Rivian may need to raise additional capital as soon as 2027 if it fails to meet technical milestones required to unlock funding from Volkswagen Group and secure a federal loan, according to RBC Capital Markets.
The electric vehicle maker’s liquidity cushion is thinner than it appears, analyst Tom Narayan wrote in a new research note first obtained by PriceTarget.
While Rivian has $7.1 billion in cash and short-term investments, the company is counting on $2.5 billion in additional funding from its joint venture with Volkswagen—$1 billion of which depends on completing specific technological benchmarks, including winter testing of prototypes using a new electrical and electronic architecture.
“Liquidity concerns remain,” wrote Narayan, who maintained a sector perform rating and $14 price target on the stock, implying a 22% downside from Tuesday’s close of $18.02.
As of press time, Rivian shares are falling 5.9% at $16.96.
Multiple Funding Dependencies
The warning highlights Rivian‘s precarious financial position as it races to achieve profitability while preparing to launch its mid-size SUV named R2.
The Irvine, California-based company faces cumulative negative free cash flow of $10.7 billion from the second half of 2025 through 2030, according to Visible Alpha consensus estimates cited by RBC.
Rivian management has expressed confidence in securing a $6.6 billion conditional loan from the US Department of Energy to help fund construction of its Georgia manufacturing facility.

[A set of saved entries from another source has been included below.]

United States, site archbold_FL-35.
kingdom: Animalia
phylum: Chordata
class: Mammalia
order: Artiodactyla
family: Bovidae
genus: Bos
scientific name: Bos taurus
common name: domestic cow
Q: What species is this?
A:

But if the company encounters obstacles to receiving DOE reimbursement and fails to hit the VW technological milestones in 2026, it may need to tap capital markets within two years, Narayan said.
The company also faces looming debt maturities: $1.5 billion in 2029, $1.725 billion in 2030, and $1.25 billion in 2031.

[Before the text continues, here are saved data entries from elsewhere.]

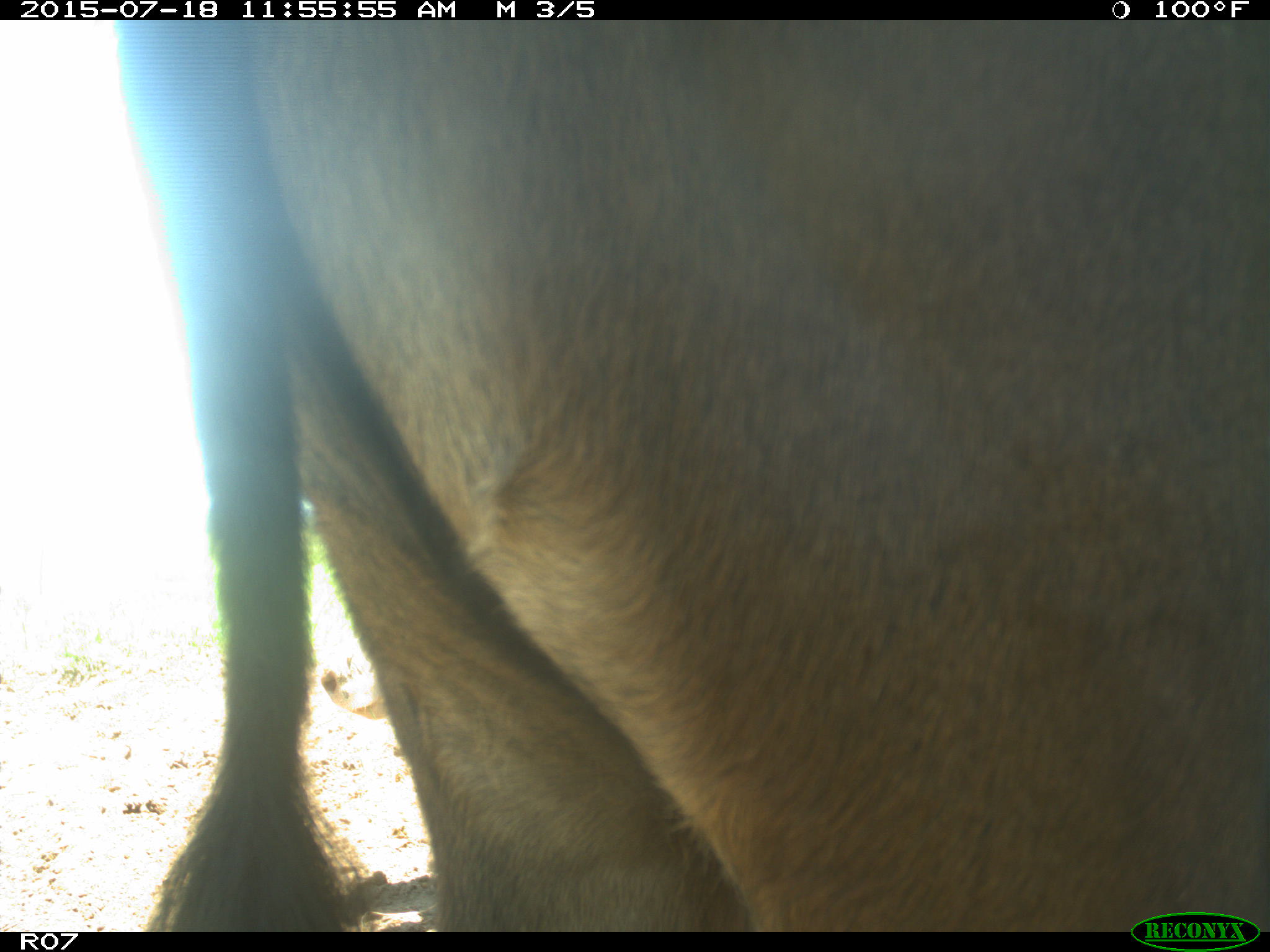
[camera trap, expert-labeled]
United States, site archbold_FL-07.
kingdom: Animalia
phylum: Chordata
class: Mammalia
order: Artiodactyla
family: Bovidae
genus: Bos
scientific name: Bos taurus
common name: domestic cow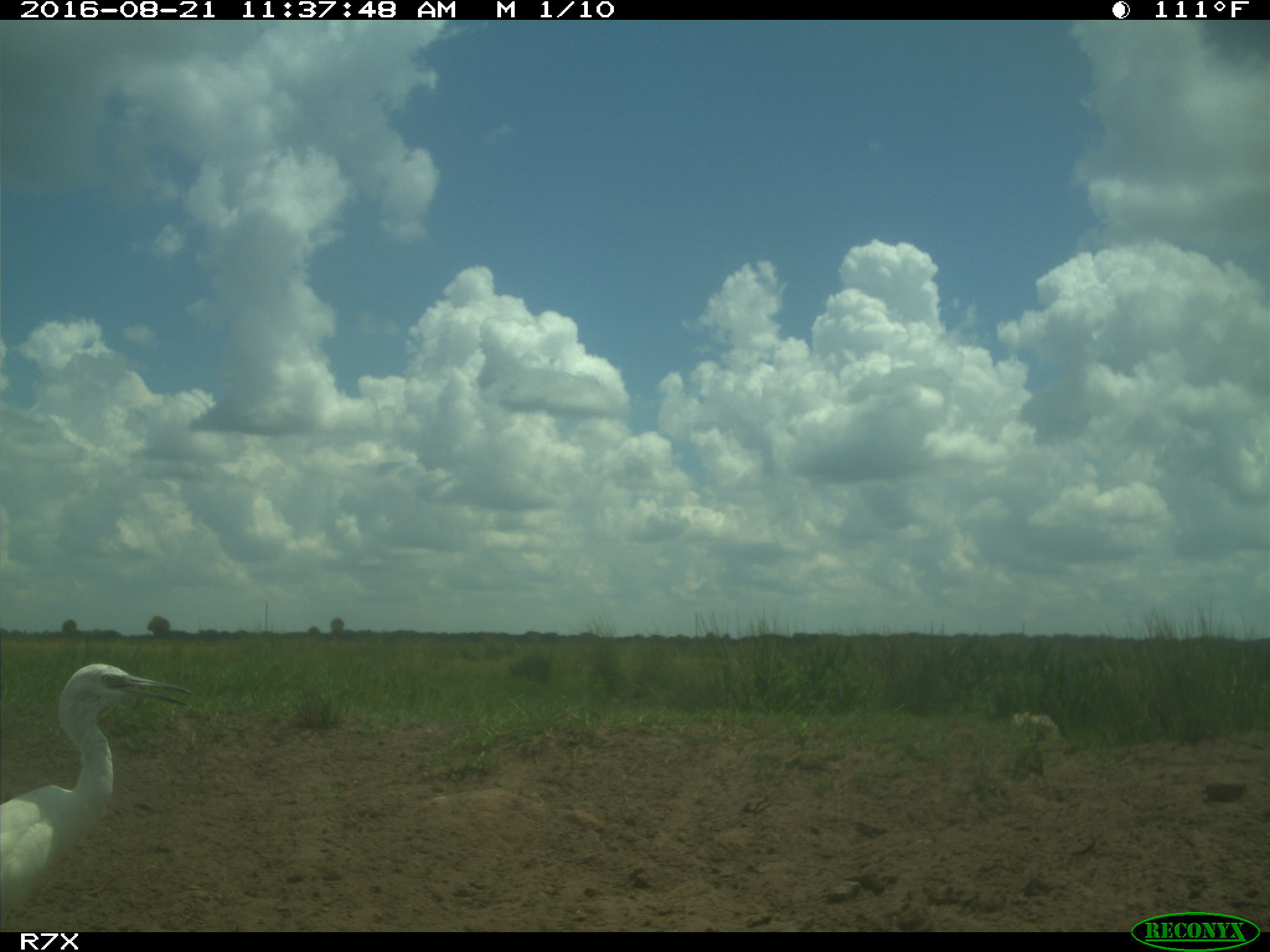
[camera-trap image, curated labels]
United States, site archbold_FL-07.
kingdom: Animalia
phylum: Chordata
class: Aves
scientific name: Aves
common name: birds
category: unidentified bird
Unidentified bird (birds) (Aves).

Generating sufficient cash to service that debt while funding operations will require significant improvement in gross profit margins, the analyst noted.
Narrowing Losses, But Still Burning Cash
Rivian reported a third-quarter operating loss of $983 million, an improvement from the $1.17 billion loss a year earlier.
Net loss totaled $1.17 billion, compared with $1.1 billion in the prior-year period.
The company highlighted progress on cost reduction last week, saying it achieved nearly $19,000 in lower automotive cost of revenues per vehicle delivered year-over-year.
Still, Rivian remains far from reaching profitability.
“Investor focus will remain on gross profit improvements,” Narayan wrote.
RBC’s caution contrasts with a more optimistic view from D.A. Davidson, which raised its price target on Rivian to $15 from $13 earlier this week while maintaining a neutral rating.
That target implied an 8.6% decline from the previous close price.